Cary Brothers is the performer of two great songs on two great Zach Braff produced soundtracks, Blue Eyes on 2004’s Garden State and Ride (one of my favorite songs from the last couple of years) on 2006’s The Last Kiss. Despite the buzz from the soundtracks, Brothers has only two EPs out, so I decided to pick up the latest one. The five-song disc Waiting for Your Letter is from late 2005.
The album starts with the amazingly bittersweet song Ride. Brothers, in the simply written song, croons, “You are everything I wanted/ The scars of all I’ll ever know/ If I told you you were right/ Would you take my hand tonight?/ If I told you the reasons why/ Would you leave your life and ride?” His brit-rock side comes out in the title track which is an insanely catchy song. Really, what Brothers does best is the mellow, stripped down and wistful songs like Loneliest Girl in the World. While a bit mushy, he has a knack for simple yet meaningful lyrics. In Loneliest Girl he writes, “You are the loneliest girl in the world/ And tonight you’d fall for anyone.” On Wasted One, Brothers stretches out again with a rockier song, then finishes with another emotional tune in Forget About You. Other than Ride, the last track is the best. The speaker seems to see a relationship clearly for the first time and says, “Forget about you/ Forget about all this life we have/ We were the unseen…”
This is a solid effort by Brothers, who is a very solid songwriter, though it would be nice to see some deeper, fuller songs. Until he releases a full length album it is hard to tell what to expect from Brothers, though according to his website he is trying to release a new disc in May. I’m expecting a Pete Yorn type CD with modern rock styling melding with a singer-songwriter’s introspective lyrics. Check out his site at carybrothers.com where he streams quite a bit of his music.
2.85 out of 4.00 on the Vin Swanson Scale
Monday, February 12, 2007
Saturday, February 03, 2007
Last Town on Earth is a novel based on events in the 1918 flu epidemic, when some cities cut themselves from the rest of the world in order to keep out the flu. While told through the eyes of many of the city of Commonwealth’s citizens, Phillip Worthy is essentially the main character. The orphaned teenager has been taken in by the town’s founder. Commonwealth began as a refuge for those looking to run to a lumber mill without the pressures of working under horrible bosses and terrible working conditions. With the outbreak the deadly flu during the First World War, the town closes its doors and prepares to protect their borders from outsiders. When a couple of soldiers approach the town and nearby cities assume there is something wrong going on inside Commonwealth, the townsfolk find themselves in a lot of trouble and doubting their decision to go into quarantine. Phillip is an impressionable teenager, but becomes the center of all of these issues and is trying to figure his way out trouble. Mullen is a bit too transparent in the obvious parallels between his novel's reality and our post-9/11 reality. Nevertheless, this is a powerfully gripping novel as a town and its people wrestles with their place in a broken world.
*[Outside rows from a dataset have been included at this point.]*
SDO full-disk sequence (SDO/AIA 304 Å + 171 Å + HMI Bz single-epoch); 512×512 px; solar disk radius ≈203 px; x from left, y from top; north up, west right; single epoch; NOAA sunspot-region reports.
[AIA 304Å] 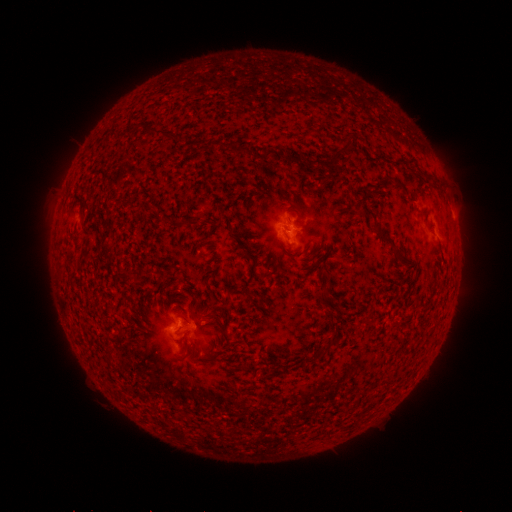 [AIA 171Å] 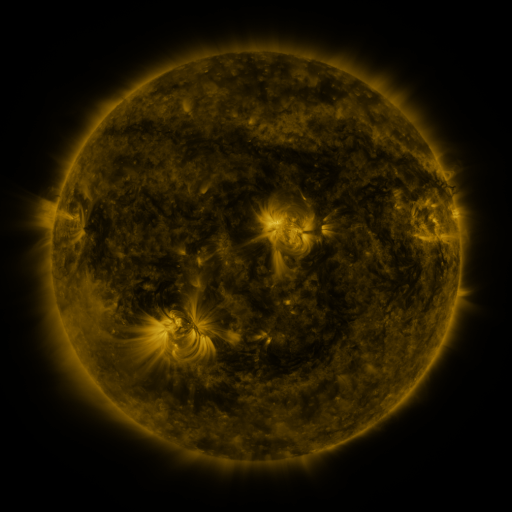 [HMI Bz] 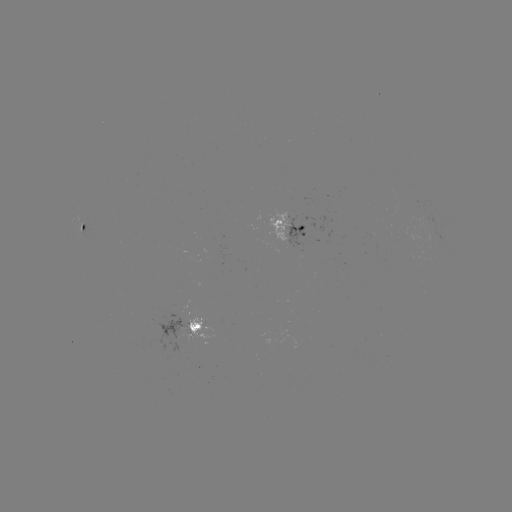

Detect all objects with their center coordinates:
spotted active region: (82, 228)
spotted active region: (290, 228)
spotted active region: (195, 329)
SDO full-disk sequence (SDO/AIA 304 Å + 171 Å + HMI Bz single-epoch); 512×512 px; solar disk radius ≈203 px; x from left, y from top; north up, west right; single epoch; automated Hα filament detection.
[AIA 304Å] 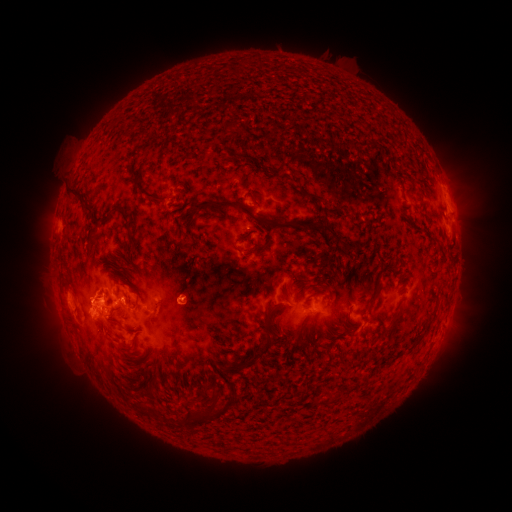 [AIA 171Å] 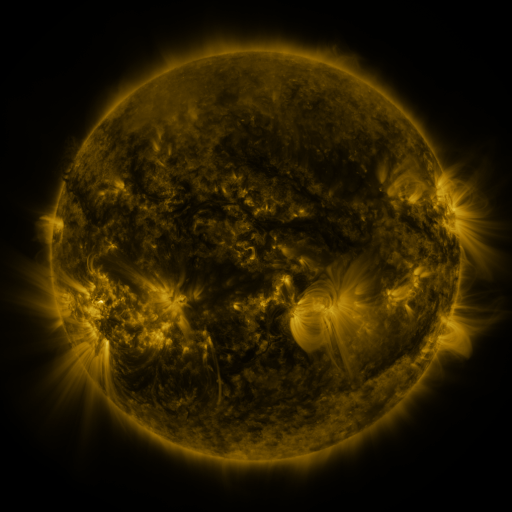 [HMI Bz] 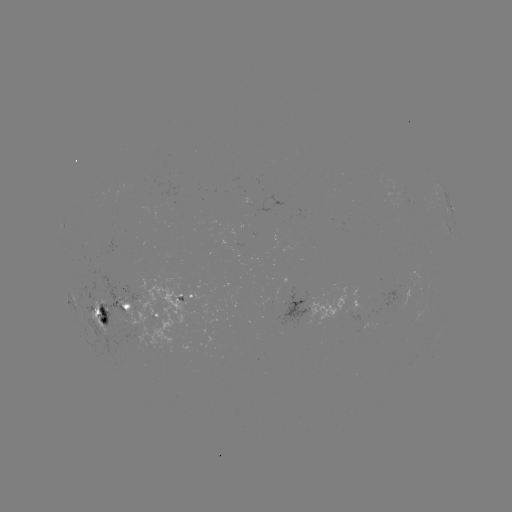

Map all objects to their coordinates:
filament: [236, 152, 257, 163]
filament: [134, 183, 143, 193]
filament: [68, 186, 82, 199]
filament: [196, 199, 270, 227]
filament: [118, 207, 134, 243]
filament: [302, 221, 342, 244]
filament: [85, 225, 101, 241]
filament: [236, 230, 253, 242]
filament: [279, 292, 288, 302]
filament: [367, 297, 376, 306]
filament: [266, 300, 277, 310]
filament: [93, 306, 118, 323]
filament: [380, 310, 404, 339]
filament: [261, 318, 273, 332]
filament: [423, 323, 431, 336]
filament: [294, 329, 301, 341]
filament: [239, 332, 284, 366]
filament: [141, 383, 151, 391]
filament: [207, 392, 218, 408]
filament: [179, 408, 195, 429]
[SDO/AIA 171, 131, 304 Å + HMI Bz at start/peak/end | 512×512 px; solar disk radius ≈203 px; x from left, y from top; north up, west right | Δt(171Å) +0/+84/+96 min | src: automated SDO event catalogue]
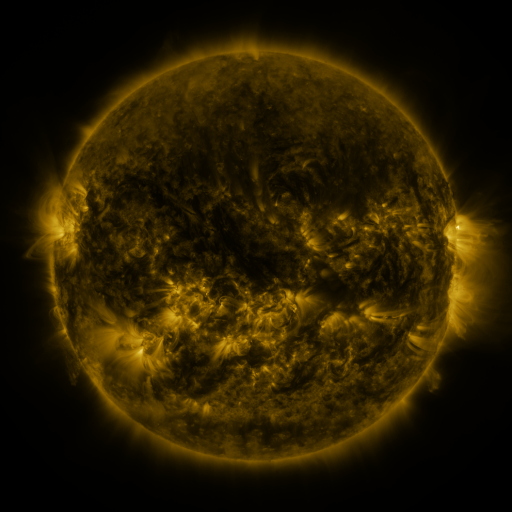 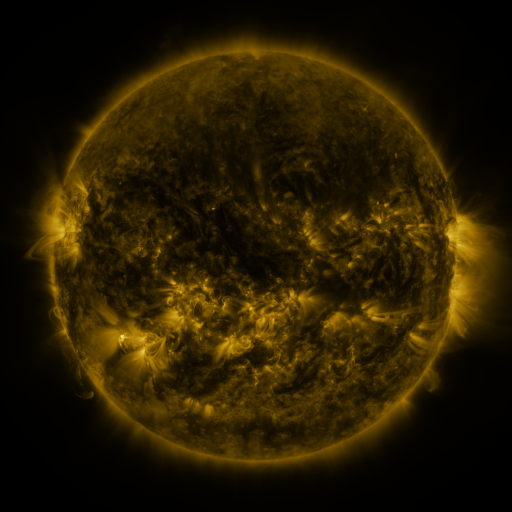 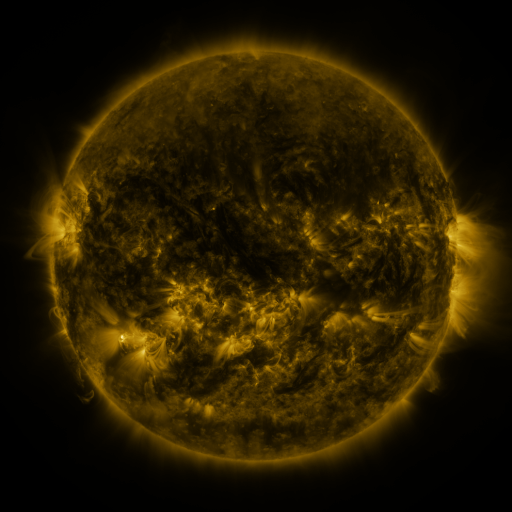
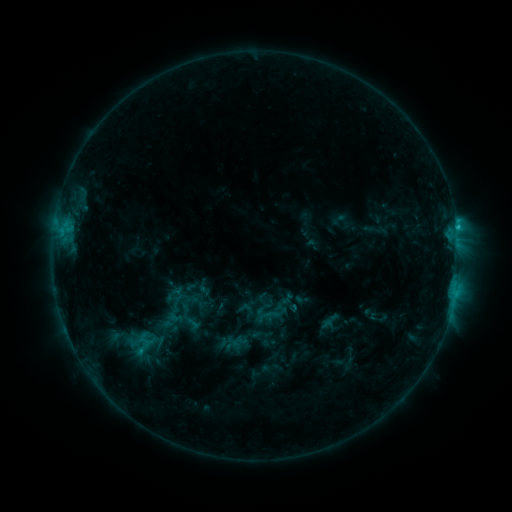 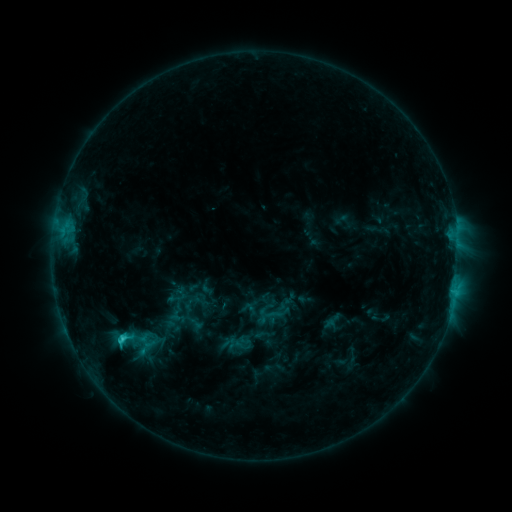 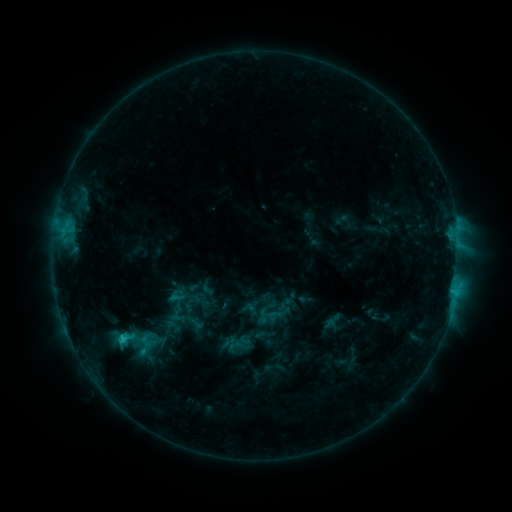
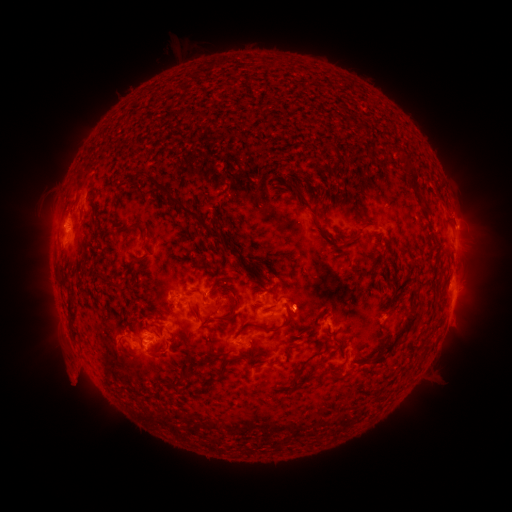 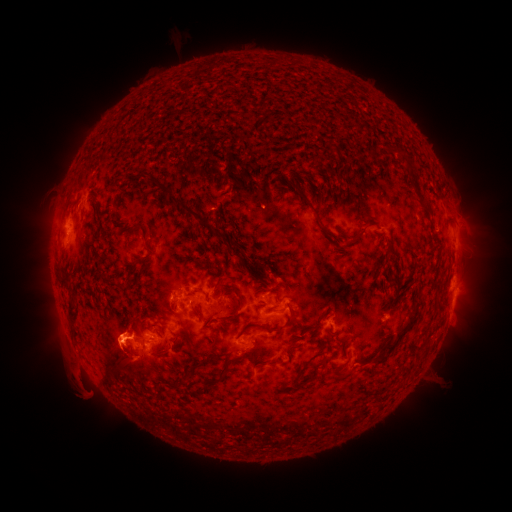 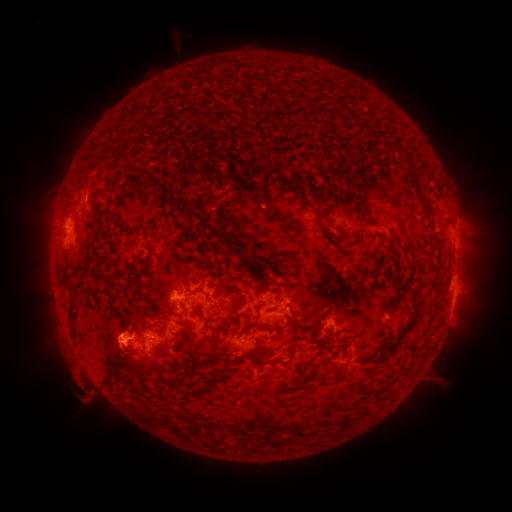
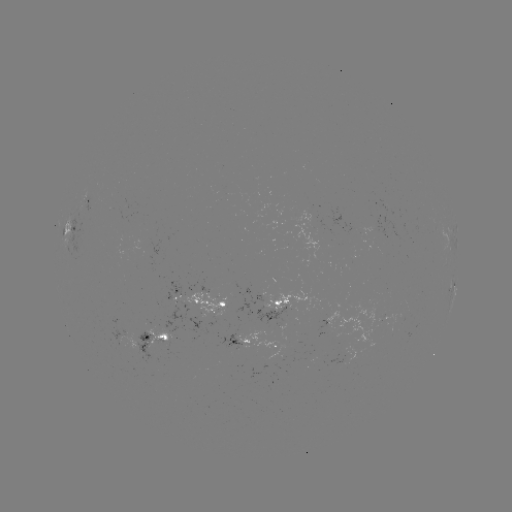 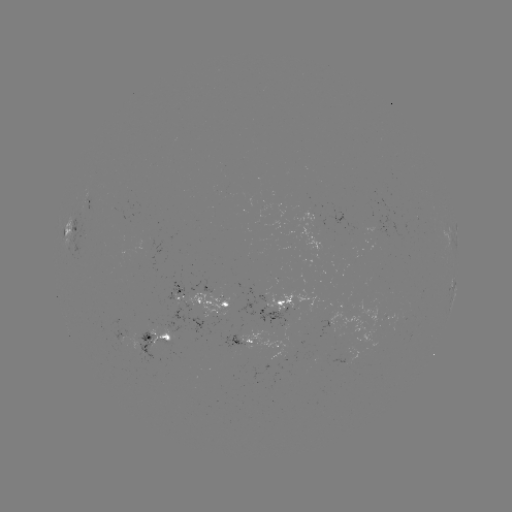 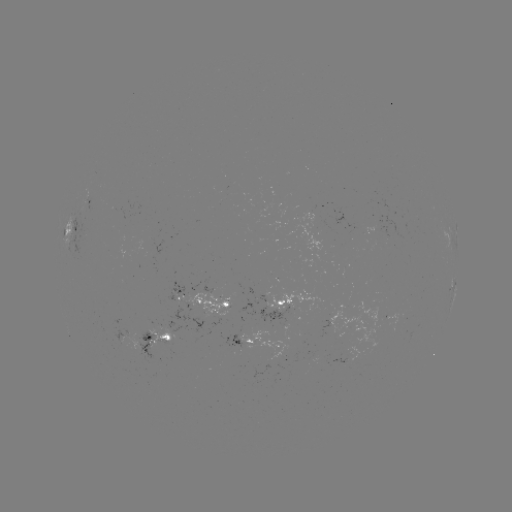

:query emerging-flux region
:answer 144,347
The author of the very good Fat Kid Rules the World returns with Saint Iggy. Iggy is a 16-year old son of drug addicted parents. He has some problems doing the right thing and this leads to a misunderstanding that gets him kicked out of school. With the hearing with the school board just days away, Iggy decides he needs to do some great things and make the school board and the world realize that he is a good kid. Things get worse when his one respected friend gets involved with the drug dealer that supplies Iggy’s parents. While a bit overdramatic at times, Going keeps the pressure on Iggy, giving the novel a tense vibe the whole way through. Iggy really is a good kid, making him a character that readers will root for the whole way through. The ominous tone makes the ending less surprising than it usually would be. Going has crafted another touching novel that fans of her earlier work will enjoy.
Furey’s debut novel is the darkly comic The Long Run. The book follows a group of boys in a Newfoundland orphanage that is overseen by some fairly deranged priests. At times, the book is incredibly funny. It is especially humorous when one of the Catholic Brothers decides to introduce Japanese customs into their studies, which leads to some bizarre sumo wrestling tournaments. Furey also creates a disturbing world where the group of boys joins together to avoid extreme punishment, pedophilic priests and depression. Eventually, they decide to enter a marathon and train for it at night when the Brothers are asleep. The character development is incredibly strong and makes the novel feel realistic. This is a touching, well-crafted coming of age story.